A plusieurs reprises, Teenage Bad Girl faisait des clins d’oeils à Daft Punk. Tout d’abord en chantant Around the world au vocoder sur l’un de leurs morceaux puis en faisant quelques effets sortis tout droit de Rollin’ & Scratchin’.

Seul petit regret, ils n’ont pas joué Fuckin’ Frog, le meilleur morceau de leur album mais cela est loin d’effacer leur prestation remarquable.

Avant de partir, ils lancèrent quelques exemplaires de leur album dans la salle pour les quelques chanceux qui réussirent à les attraper alors que des rabats-joie ingrats lançaient «on s’en fout, on l’a déjà téléchargé». Sans commentaire…

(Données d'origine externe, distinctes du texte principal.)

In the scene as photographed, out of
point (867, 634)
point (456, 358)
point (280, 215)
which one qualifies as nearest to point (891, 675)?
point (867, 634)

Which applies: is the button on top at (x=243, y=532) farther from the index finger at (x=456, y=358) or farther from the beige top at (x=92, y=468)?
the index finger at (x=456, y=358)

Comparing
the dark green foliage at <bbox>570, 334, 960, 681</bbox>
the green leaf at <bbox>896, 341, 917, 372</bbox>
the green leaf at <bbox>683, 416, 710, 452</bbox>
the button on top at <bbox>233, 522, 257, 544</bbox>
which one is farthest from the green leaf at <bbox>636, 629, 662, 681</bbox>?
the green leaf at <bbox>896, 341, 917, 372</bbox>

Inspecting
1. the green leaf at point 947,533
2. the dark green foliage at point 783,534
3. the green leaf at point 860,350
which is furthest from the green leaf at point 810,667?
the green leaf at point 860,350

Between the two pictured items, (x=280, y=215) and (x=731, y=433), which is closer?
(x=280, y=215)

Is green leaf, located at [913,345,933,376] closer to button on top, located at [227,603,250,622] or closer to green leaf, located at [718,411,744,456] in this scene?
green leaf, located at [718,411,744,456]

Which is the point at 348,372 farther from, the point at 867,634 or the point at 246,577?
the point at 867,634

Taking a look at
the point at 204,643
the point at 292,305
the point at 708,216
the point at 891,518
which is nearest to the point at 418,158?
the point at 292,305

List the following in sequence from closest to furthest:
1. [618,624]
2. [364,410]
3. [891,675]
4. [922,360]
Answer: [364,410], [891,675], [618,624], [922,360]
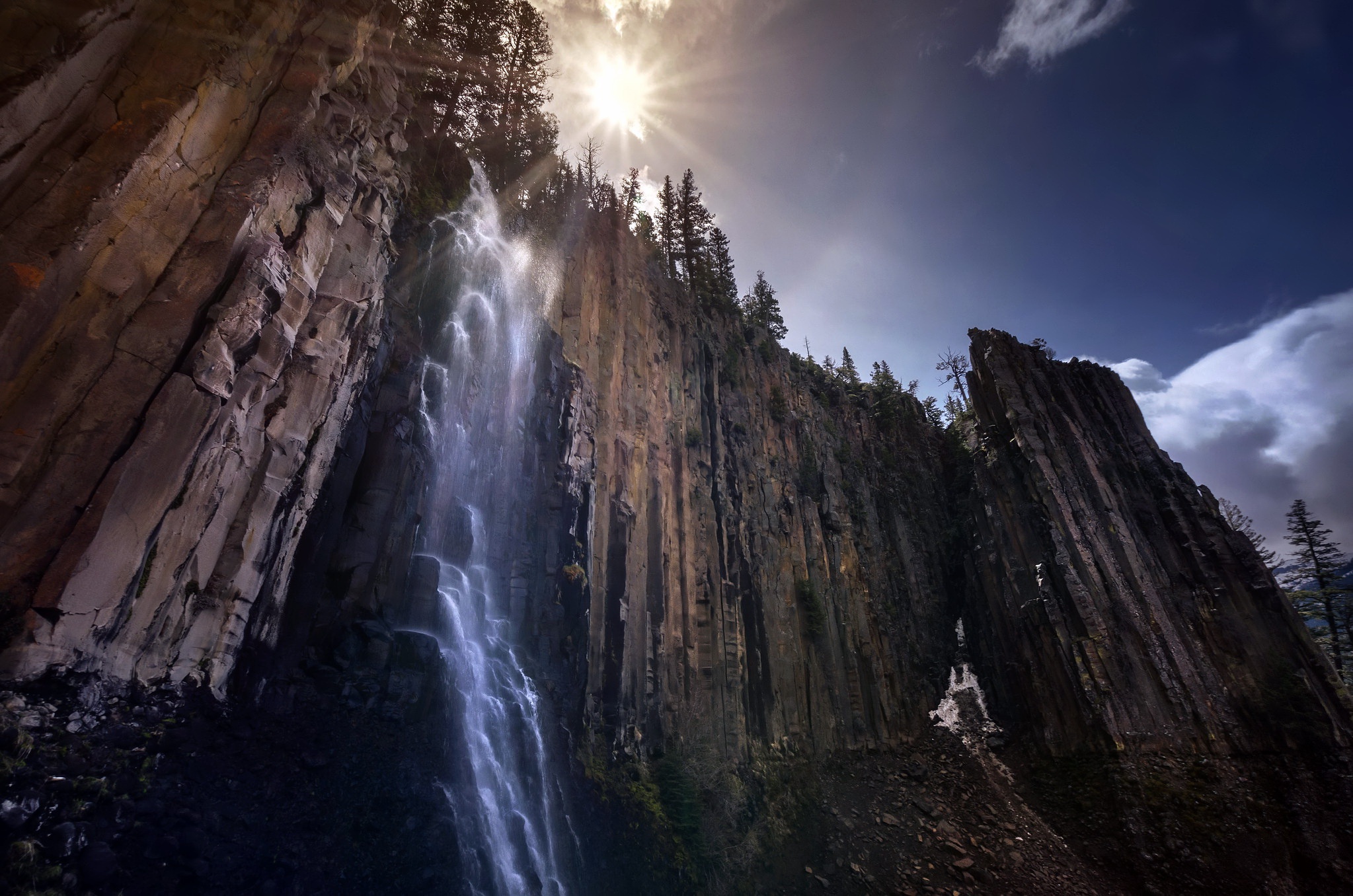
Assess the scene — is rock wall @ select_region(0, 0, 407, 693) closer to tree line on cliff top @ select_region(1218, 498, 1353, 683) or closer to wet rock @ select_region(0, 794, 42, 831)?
wet rock @ select_region(0, 794, 42, 831)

Vers 3 h 15, Divai reprend les platines et continue de jouer au public de la techno minimale qui contraste avec les groupes précédents. Ceci étant dit, c’est d’ailleurs le seul à avoir pris les platines dans la grande salle puisque tous les autres avaient un laptop et des instruments Midi pour nous en mettre plein les oreilles.

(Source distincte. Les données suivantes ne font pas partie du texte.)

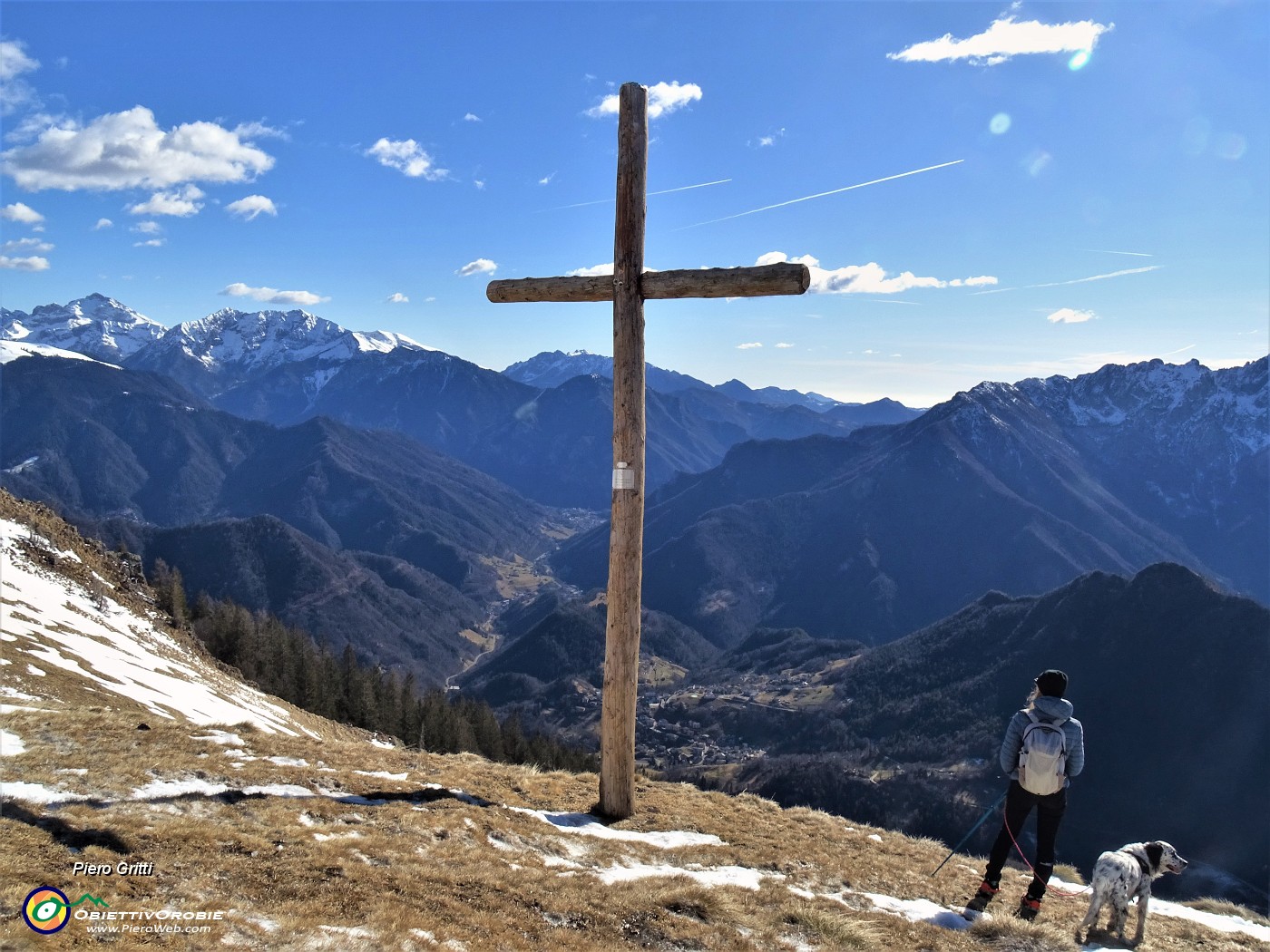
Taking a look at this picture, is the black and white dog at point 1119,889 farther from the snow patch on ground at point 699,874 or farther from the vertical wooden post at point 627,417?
the vertical wooden post at point 627,417

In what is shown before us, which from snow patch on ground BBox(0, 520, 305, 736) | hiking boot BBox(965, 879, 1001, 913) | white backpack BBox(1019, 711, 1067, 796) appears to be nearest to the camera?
white backpack BBox(1019, 711, 1067, 796)

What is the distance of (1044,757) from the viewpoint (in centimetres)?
1060

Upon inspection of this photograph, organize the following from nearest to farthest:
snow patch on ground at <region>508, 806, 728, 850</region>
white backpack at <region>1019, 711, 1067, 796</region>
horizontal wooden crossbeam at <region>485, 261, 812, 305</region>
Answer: white backpack at <region>1019, 711, 1067, 796</region>, horizontal wooden crossbeam at <region>485, 261, 812, 305</region>, snow patch on ground at <region>508, 806, 728, 850</region>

Cependant, alors que j’avais prévu de partir à 4 h du mat’ au plus tard, j’apprenais que John Lord Fonda ne passerait pas avant 4 h 30. Je changeais donc mes plans en me disant que je resterai jusqu’à 5 h.

4 h 30 (et même un peu plus), John Lord Fonda arrive. Le début de sa prestation m’enthousiasmait tellement que je décidais finalement de rester quasiment jusqu’à la fin (soit 5 h 30 - 6 h du matin environ). Le concert de John Lord Fonda était un hybride entre live et DJ set puisqu’il jouait ses propres morceaux (en chantant sur certains) mixés avec des bootlegs de son crû. Sa playlist était audacieuse puisque I feel love de Donna Summer croisait My moon my man de Feist remixé par Boys Noize et même The Force du groupe Droïds, un morceau façon compil synthétiseur datant de 1977 (référencé tout de même sur le site Bide et Musique !). Il y a eu un autre morceau excellent dont je ne connais malheureusement pas le nom avant que John Lord Fonda ne revienne à un son de techno pure et dure.

C’est à ce moment là que je décidais de partir alors que j’écoutais des puristes de la techno 4/4 et du vinyle lancer : «Pff, c’est naze, ils ont tous des portables maintenant».

Si certains sont partis blasés, de mon côté, je ne regrette pas du tout d’avoir assisté à cette soirée mémorable et j’espère en revoir encore d’autres comme celle-ci.